Streit um "Sin City"

09.08.2005

Kino-Ketten wollen den Film boykottieren

Der Streit zwischen den großen Kino-Ketten und der Verleihfirma Buena Vista spitzt sich zu. Bereits in der vergangenen Woche weigerten sich Cine-Star, Cinemaxx und UCI den Film „Herbie: Fully loaded - Ein toller Käfer startet durch!“ zu zeigen, und nun ist von der Auseinandersetzung Robert Rodriguez' Film „Sin City“ betroffen, der am kommenden Donnerstag bundesweit starten sollte.

Grund für diesen Boykott ist erneut ein Streit um die so genannte Zweitvermarktung per DVD oder Video. Bisher war es üblich, dass zwischen der ersten Kinoausstrahlung und der Zweitvermarktung sechs Monate lagen. Wegen der zunehmenden Verbreitung von Raubkopien und der damit verbundenen Mindereinnahmen aus dem DVD-Geschäft versuchen die Produktionsfirmen und die Verleiher diese Frist zu verkürzen.

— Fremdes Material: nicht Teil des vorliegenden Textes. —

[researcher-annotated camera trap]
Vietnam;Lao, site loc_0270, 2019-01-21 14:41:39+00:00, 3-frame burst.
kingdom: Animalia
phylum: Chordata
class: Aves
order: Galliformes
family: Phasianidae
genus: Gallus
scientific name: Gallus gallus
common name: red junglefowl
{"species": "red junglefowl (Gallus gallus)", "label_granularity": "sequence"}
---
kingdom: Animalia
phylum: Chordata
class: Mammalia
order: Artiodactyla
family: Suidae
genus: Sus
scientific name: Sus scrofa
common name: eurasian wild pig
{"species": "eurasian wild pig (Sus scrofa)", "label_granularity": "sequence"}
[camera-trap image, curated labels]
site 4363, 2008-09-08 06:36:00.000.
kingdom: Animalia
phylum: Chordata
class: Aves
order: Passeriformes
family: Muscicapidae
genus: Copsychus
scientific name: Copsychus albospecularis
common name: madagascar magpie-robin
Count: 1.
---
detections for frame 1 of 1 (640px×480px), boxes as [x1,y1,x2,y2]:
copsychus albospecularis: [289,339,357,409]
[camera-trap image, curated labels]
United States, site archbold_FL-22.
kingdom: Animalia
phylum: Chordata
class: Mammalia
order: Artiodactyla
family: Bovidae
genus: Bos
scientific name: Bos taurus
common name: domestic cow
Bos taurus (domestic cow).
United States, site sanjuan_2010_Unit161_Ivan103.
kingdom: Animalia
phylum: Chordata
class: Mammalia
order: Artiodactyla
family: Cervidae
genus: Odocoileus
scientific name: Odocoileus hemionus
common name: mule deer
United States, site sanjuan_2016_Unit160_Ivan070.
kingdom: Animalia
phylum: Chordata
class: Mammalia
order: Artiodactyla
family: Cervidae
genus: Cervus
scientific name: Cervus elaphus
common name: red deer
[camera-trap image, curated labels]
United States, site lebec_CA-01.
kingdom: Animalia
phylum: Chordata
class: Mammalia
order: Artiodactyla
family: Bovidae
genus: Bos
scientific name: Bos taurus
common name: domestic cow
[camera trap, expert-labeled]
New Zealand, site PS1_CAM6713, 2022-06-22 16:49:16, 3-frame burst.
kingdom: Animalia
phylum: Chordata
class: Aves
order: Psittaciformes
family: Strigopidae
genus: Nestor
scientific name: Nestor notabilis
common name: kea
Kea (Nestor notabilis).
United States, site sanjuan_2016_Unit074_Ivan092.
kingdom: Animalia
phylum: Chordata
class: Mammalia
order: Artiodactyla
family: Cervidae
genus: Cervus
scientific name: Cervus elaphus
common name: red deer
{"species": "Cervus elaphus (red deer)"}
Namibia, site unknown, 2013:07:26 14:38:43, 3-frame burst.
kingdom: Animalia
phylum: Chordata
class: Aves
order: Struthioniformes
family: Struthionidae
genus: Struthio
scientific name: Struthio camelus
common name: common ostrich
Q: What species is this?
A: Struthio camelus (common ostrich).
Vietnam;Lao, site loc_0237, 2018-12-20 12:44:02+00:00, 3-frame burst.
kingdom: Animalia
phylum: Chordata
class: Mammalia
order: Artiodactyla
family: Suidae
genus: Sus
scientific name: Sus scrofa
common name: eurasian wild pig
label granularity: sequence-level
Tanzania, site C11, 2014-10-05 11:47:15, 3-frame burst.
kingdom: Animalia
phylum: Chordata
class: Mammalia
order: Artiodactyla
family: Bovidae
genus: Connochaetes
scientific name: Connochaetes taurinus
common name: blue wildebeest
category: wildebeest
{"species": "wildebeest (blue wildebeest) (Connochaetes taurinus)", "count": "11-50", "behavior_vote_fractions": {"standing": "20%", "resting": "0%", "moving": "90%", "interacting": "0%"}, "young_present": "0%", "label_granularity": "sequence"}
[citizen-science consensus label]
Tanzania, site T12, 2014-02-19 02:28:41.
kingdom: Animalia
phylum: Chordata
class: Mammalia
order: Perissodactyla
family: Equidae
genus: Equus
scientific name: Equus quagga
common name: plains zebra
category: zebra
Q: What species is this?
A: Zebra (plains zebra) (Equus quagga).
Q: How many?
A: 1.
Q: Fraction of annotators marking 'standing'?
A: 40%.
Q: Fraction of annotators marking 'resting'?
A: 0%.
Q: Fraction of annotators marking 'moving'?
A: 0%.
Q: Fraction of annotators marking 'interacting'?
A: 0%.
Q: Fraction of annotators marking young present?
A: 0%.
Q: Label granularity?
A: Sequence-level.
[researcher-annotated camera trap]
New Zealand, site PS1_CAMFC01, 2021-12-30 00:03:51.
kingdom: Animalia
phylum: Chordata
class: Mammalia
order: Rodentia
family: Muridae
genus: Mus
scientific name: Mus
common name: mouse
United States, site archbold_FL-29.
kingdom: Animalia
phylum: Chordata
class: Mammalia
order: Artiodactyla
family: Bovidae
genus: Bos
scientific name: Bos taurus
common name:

So soll „Herbie: Fully loaded“ bereits im Dezember als DVD vermarktet werden. Und ähnliches plant Buena Vista nun nach Aussage des Cinemaxx-Sprechers Arne Schmidt auch mit „Sin City“.

Dadurch, so Schmidt, sei die Exklusivität für die Aufführung im Kino bedroht. „Auch wenn der Kinobesuch mit all seinen Emotionen und dem Gemeinschaftserlebnis keinesfalls mit den heimischen Möglichkeiten, beispielsweise auf einem Fernseher, vergleichbar ist, sehen wir durch dieses Vorhaben eine Einschränkung des Besucherpotentials für einen Kinobesuch." Aus diesem Grund verlangen die Kinobetreiber ein Zugeständnis bei den Filmmieten, da sie im anderen Fall kurz- bis mittelfristig die Eintrittspreise erhöhen müssten, um noch wirtschaftlich arbeiten zu können. „Dies sehen wir allerdings in der aktuell konsumschwachen Zeit nicht als Option“, sagt Schmidt, der dennoch hofft, dass es im letzten Moment doch noch zu einer Einigung zwischen dem Verleiher und den Kinobetreibern kommen werde.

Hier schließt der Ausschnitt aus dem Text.